No fragmento 72 dos Pensamentos, Pascal sustenta que o homem deve se encarar com um ser extraviado 6 que está preso em uma pequena cela 7 (mundo). Aqui está o primeiro elemento que queremos abordar. O homem está extraviado como se estivesse preso em uma pequena cela. Quando afirmamos isso dizemos implicitamente que tal estado não é natural ao homem, senão é a condição em que ele está.

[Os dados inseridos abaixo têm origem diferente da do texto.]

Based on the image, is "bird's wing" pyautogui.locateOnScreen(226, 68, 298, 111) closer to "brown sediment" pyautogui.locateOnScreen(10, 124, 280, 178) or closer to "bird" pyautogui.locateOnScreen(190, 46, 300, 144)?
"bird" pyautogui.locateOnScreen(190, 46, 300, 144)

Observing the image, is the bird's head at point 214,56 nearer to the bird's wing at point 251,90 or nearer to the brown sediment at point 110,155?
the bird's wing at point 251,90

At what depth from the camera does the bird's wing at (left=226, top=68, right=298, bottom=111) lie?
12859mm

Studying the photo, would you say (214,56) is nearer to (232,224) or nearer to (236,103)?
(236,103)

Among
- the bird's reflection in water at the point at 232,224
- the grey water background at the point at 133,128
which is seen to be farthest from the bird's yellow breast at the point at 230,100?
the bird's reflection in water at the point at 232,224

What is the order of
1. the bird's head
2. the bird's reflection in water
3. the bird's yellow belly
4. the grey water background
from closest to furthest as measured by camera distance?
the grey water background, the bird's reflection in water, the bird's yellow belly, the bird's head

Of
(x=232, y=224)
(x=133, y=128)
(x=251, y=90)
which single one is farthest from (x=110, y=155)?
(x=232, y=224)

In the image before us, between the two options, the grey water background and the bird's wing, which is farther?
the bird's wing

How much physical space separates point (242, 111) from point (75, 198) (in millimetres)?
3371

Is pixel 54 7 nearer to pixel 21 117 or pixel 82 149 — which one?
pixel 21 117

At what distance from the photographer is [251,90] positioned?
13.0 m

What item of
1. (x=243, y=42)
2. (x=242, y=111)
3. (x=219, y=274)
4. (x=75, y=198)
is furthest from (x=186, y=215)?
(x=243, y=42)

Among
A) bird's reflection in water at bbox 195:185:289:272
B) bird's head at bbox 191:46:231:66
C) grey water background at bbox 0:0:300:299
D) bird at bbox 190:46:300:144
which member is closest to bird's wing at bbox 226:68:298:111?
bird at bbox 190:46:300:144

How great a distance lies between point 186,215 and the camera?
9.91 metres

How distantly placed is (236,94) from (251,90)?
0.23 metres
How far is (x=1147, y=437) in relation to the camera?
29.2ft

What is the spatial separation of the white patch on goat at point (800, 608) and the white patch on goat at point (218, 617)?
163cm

Se o homem vive num extravio, como afirma Pascal: O homem não sabe em que lugar se colocar. Está visivelmente perdido e caiu de seu lugar sem conseguir reencontrá-lo. Busca-o por toda parte (PASCAL, Pensamentos, 1973, frag. 427), é porque ele tem um lugar primeiro, o qual, de maneira nenhuma é onde ele se encontra atualmente. O homem vivia, na concepção pascaliana, em um estado de grandeza. Neste estado ele era.forte, santo e justo. Estava em posse da plena sabedoria e contemplava Deus face a face, como já tratamos. Para narrar esse estado primeiro, Pascal oferece-nos um fragmento onde a elocução da sabedoria de Deus, apontará a atitude do homem em seu estado anterior e atual situação da humanidade:

Criei o homem santo, inocente, perfeito; enchi-o de luz e de inteligência; comuniquei-lhe minha glória e minhas maravilhas. Os olhos do homem viam, então, a majestade de Deus. Não se achava nas trevas que o cegam, nem na mortalidade e nas misérias que o afligem. (PASCAL, Pensamentos, 1973, frag. 430).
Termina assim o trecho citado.